4&5. I'd unofficially recommend using Puppet for this task. Puppet is the last back-door you will ever need, it will solve all your I must configure this"A" on this"B" particular subset of these thousands of machines"C" or hey perhaps on all of them.

Though setting up an agent(these run on the thousands of machines) install remotely via a wizard is something we have interest in. The agent installs are currently static, though I could see we may upgrade these in the future. With any luck the horse will come b4 the cart and there will be a Wizard that could perform this upgrade.
tjyang
Posts: 3
Joined: Thu May 20, 2010 9:15 am

Re: Nagios capability questions

Post by tjyang »

Thanks goes to Tony and mmestnik for the quick reply.
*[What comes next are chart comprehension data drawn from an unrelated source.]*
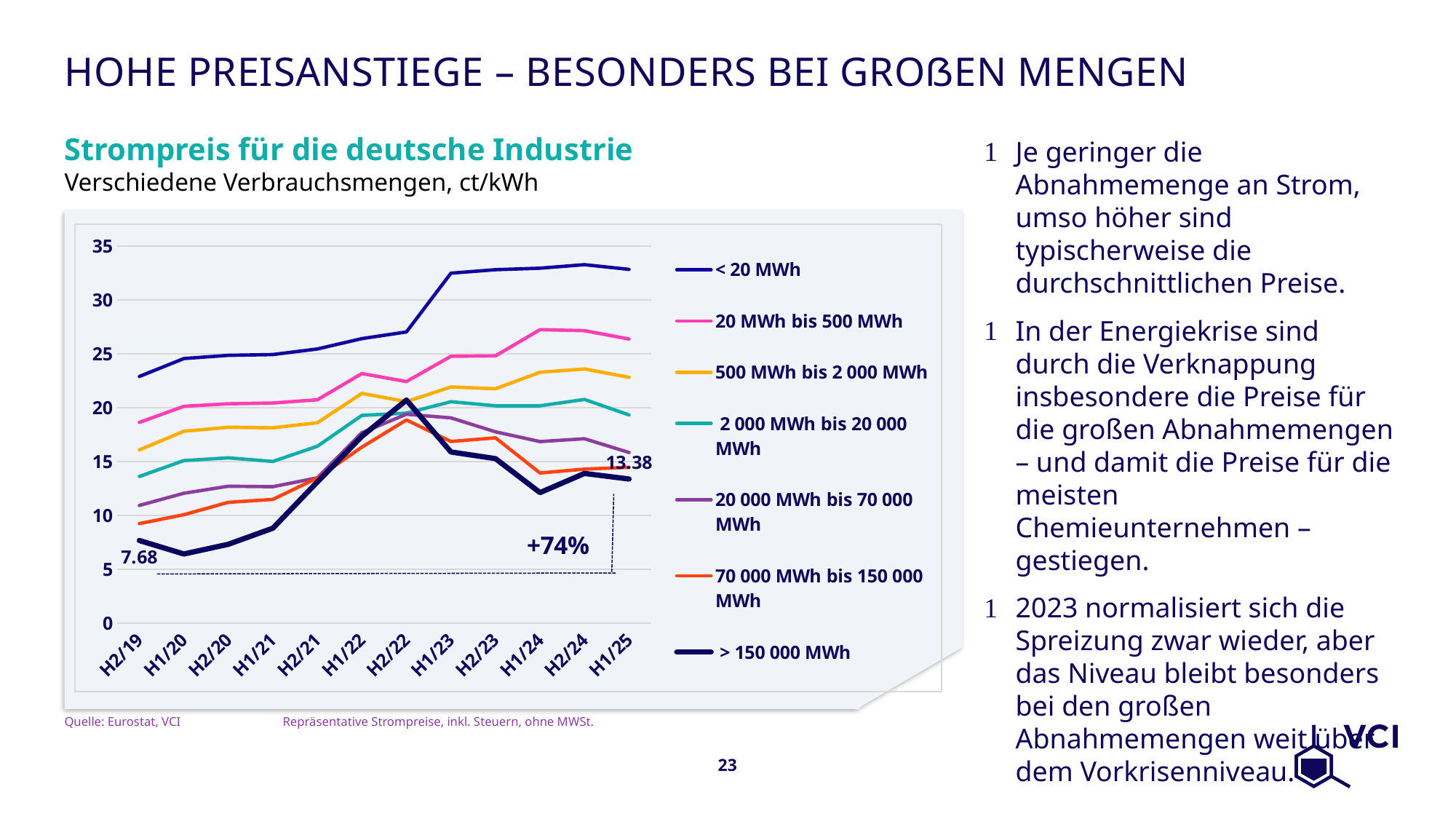
What kind of chart is shown on the slide? line chart What is the value for > 150 000 MWh in H1/25? 13.38 By how much did the value for > 150 000 MWh increase from H2/19 to H1/25? 5.70 How many series does the legend of the chart list? 7 Is the value for > 150 000 MWh in H1/20 greater or less than 10? less In H1/25, which is larger: 20 MWh bis 500 MWh or 500 MWh bis 2 000 MWh? 20 MWh bis 500 MWh Which series has the lowest value in H2/19? > 150 000 MWh Which series has the highest value in H1/25? < 20 MWh What is the value for > 150 000 MWh in H2/19? 7.68 How many time periods are shown on the x axis of the chart? 12 What percentage change is annotated on the chart for the > 150 000 MWh series? +74% Is the value for < 20 MWh in H1/25 greater or less than 30? greater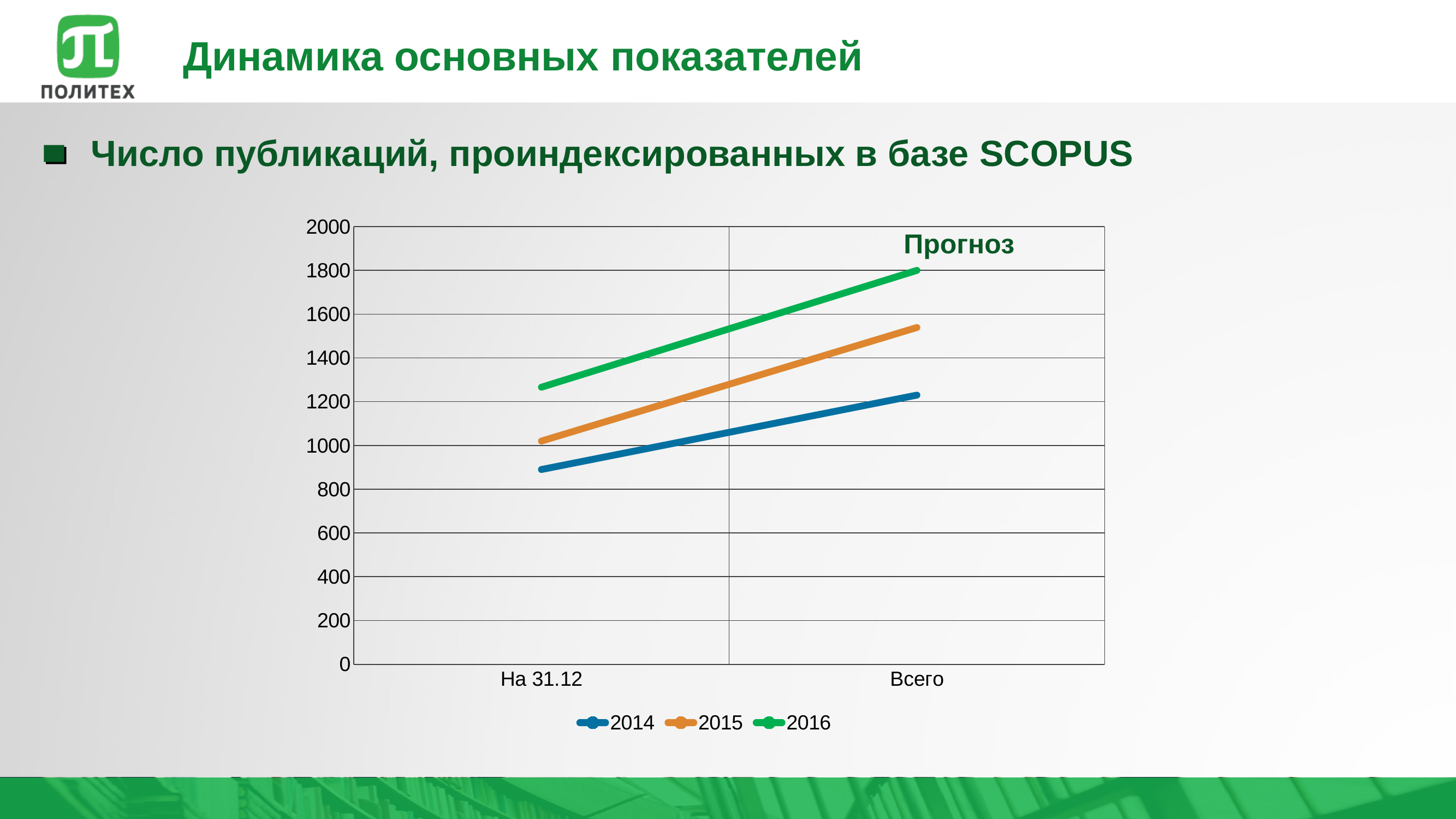
Is the value for 2014 at "На 31.12" greater or less than 1000? less How many series does the legend list? 3 Which is larger at "Всего": the value for 2015 or the value for 2014? 2015 What word is written inside the plot area above the lines on the right? Прогноз What kind of chart is shown on the slide? line chart How many categories are on the x axis? 2 Do the values for the 2016 series rise or fall from "На 31.12" to "Всего"? rise Which series has the lowest value at "На 31.12"? 2014 Is the value for 2015 at "Всего" greater or less than 1400? greater Which series has the highest value at "Всего"? 2016 Is the value for 2014 at "Всего" greater or less than 1400? less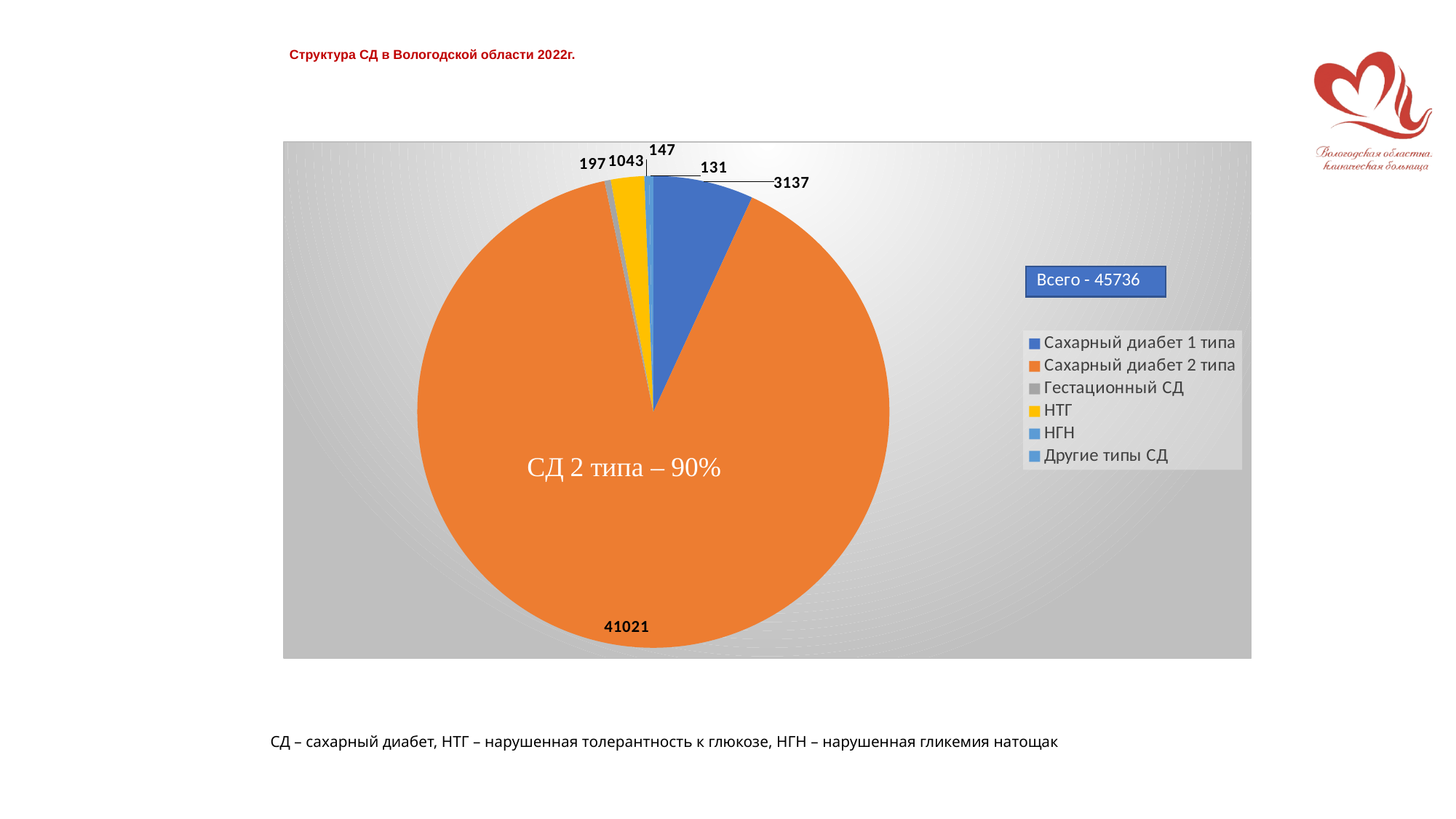
What share of the pie does СД 2 типа account for, as printed on the chart? 90% What is the value for Сахарный диабет 1 типа? 3137 What is the value for НТГ? 1043 What is the value for Гестационный СД? 197 What total (Всего) is shown next to the chart? 45736 What kind of chart is shown on the slide? pie chart Which is larger, the value for НТГ or the value for Гестационный СД? НТГ What is the difference between the values for Сахарный диабет 2 типа and Сахарный диабет 1 типа? 37884 What is the difference between the values for Сахарный диабет 1 типа and Гестационный СД? 2940 What is the value for Сахарный диабет 2 типа? 41021 How many categories does the legend list? 6 Which category has the largest slice of the pie? Сахарный диабет 2 типа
hmm, it is to my surprise to learn that naios clients and servers communicate via smtp port 25 to send in metrics messages.
Is there a more detail architecture diagram or text doc that I can read ?


tj
tonyyarusso
Posts: 1128
Joined: Wed Mar 03, 2010 12:38 pm
Location: St. Paul, MN, USA
Contact:

Re: Nagios capability questions

Post by tonyyarusso »

I misunderstood what you were asking about for the message sending - I was thinking about the server sending notifications rather than clients sending check results. Mike's answer is right on that.
Tony Yarusso
Technical Services
___
TIES
Web: http://ties.k12.mn.us/
tjyang
Posts: 3
Joined: Thu May 20, 2010 9:15 am

Re: Nagios capability questions

Post by tjyang »

>3. For statistical information the current method uses a single push with no retry.

According to above statement, nagios client only try to send in the message once without 2nd retry.
So nagios client doesn't store metric(statistical) message (information) when nagios server is not reachable.
One suggestion to the diagram, can TCP/IP port number information to be added somewhere in those picture diagrams ?

Again thanks for clarification. I am happy with quick response.


tj yang
mmestnik
Posts: 972
Joined: Mon Feb 15, 2010 2:23 pm

Re: Nagios capability questions

Post by mmestnik »

There is no default setup, you setup and configure NSCA or instead you can setup and configure sendmail/procmail.
As indicated the interfaces are better then modular. On one Nagios server you configure to run a command of your choosing with parameters you define after every service check. Then on another Nagios server you have some daemon or application send commands/messages to Nagios via a vary standard IPC. It's just a fifo, you can "echo $mycommand >> /path to fifo/" if you wanted.

The middle work is all up to you.

As indicated there are no standard/default port numbers. If you choose to use NSCA, then it's documentation has the port numbers.